June 4, 2015
Willow Springs Road-Tehachapi (558.5) to Golden Oaks Spring (583.3)
24.8 PCT miles today
596.3 miles total
Today’s Elevation Gain/Loss: + 5,133 ft, – 4,002 ft
Today we made a wonderful discovery, and it made for one of our best days yet. At some point a couple weeks ago, perhaps it was the first day that we turned to our music as a distraction from pain while hiking, we thought about the idea of listening to audiobooks on the trail. But it wasn’t until this morning, while eating breakfast with Mama Bear at McDonalds in Tehachapi that we finally decided to give it a go. We downloaded Amazon’s Audible app, signed up for a free month of audio book membership (audio books are pricey!) and I downloaded The Girl on the Train by Paula Hawkins on our phone. Once that was done, we started browsing through all the possible audio we could purchase, and we realized the sky was the limit. We can literally devote millions of minutes to anything we want while we hike. We can practice languages (either using language learning software or by just listening to books in another language), listen to BBC’s 26-hour History of the World, study a new subject, or just check off every novel that we’ve ever had the desire to read. It’s really an incredible thing when you think about it…just think how much we could learn while we walk!
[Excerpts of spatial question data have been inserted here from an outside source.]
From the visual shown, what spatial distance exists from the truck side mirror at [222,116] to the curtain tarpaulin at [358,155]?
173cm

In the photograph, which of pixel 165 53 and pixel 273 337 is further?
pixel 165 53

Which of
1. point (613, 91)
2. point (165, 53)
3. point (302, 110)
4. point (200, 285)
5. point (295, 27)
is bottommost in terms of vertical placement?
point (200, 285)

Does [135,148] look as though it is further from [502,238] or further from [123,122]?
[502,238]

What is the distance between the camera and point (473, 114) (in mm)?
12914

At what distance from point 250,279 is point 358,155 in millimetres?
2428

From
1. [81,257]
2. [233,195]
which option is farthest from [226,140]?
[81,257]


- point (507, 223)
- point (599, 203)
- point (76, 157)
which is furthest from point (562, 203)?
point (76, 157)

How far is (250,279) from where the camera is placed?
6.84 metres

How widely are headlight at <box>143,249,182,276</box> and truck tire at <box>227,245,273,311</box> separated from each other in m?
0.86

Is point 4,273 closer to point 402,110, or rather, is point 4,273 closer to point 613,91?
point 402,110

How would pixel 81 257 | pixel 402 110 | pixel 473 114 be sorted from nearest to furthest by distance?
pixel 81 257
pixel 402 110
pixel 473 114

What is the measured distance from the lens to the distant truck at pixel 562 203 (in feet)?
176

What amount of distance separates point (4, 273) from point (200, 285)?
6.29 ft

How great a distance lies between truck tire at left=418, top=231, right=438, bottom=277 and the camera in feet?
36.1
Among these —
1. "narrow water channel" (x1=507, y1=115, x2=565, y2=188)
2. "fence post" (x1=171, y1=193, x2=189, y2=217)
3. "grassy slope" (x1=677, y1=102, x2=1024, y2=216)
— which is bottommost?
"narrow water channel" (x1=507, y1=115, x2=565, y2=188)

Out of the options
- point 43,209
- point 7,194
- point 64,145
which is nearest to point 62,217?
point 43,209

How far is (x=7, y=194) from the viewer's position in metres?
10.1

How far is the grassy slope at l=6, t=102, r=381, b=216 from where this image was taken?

Of course, hiking with headphones in makes for a different experience, so today was my first opportunity to really try it out and see what I thought. We left Tehachapi around 8:30am with hopes to hike a whole 25 miles to the first on-trail water source, Golden Oaks Spring. It was a perfect day for hiking – blue skies, cool temps, and much less wind than in the previous days – and we made great time. I listened to my novel the entire day and the hours seemed to just melt away. My feet didn’t hurt, the climbs didn’t slow us down, and neither Pickles nor I complained a single time (Pickles listened to music on the iPod all day). As the day came to a close I checked our mileage to find that we only had about 3 miles to go, and I actually felt grateful that we still had another hour to hike because that meant I could listen to more of my story. I did find it hard to focus very much on my surroundings while still paying attention to the book, so I wouldn’t always want earbuds in (we definitely have no desire to block out nature completely), but it was such a lovely and fun day that we are already talking about what to download next.
We made it to the spring by dinnertime and were surprised to see about 4 other tents already set up here. Clearly, we are hiking ourselves deeper into the large hiker bubble, which we’re fine with for now. We’re meeting new people every day and look forward to the celebration that awaits in Kennedy Meadows…now only 5 days away. In the meantime, perhaps we’ll teach ourselves some quantum physics or Japanese or something. And of course, we’ll always make sure to leave space for the croaking of frogs and the rustle of wind through the trees.
Backpacking Gear of the Week:
A full set of trekking poles
Pickles and I don’t regularly use poles when we hike, so we hesitated when initially deciding whether to brings poles on this trip. We eventually decided that we would each carry one and see what we thought. About a week in, after occasionally using the pair because the other person was busy doing something, we had both decided to carry 2 poles each. We haven’t, even for a minute, regretted that decision. It actually almost feels like cheating sometimes because of the amount of support it provides. It’s like becoming a 4-legged creature. It takes tons of weight off the knees, and helps a lot with balance, especially with a heavier pack, in sand, or at the end of a long day. It took a day or two to get used to, and sometimes I miss having my hands free, but our trekking poles aren’t going anywhere. And as a side note, our poles aren’t anything special…mine are actually my backcountry ski poles and Pickles found his used for $10. This is not a piece of gear that you need to dish out a bunch of money for.
Backpacking Food of the Week:
ProBar Meal Bars
These things are incredible. They have up to 380 calories in one small bar, and the best part is that the calories come from real, whole food ingredients, so you actually feel like your getting nutrition along with energy. We eat these when we’re feeling extra hungry or just when we feel like getting an extra boost of fruits and veggies.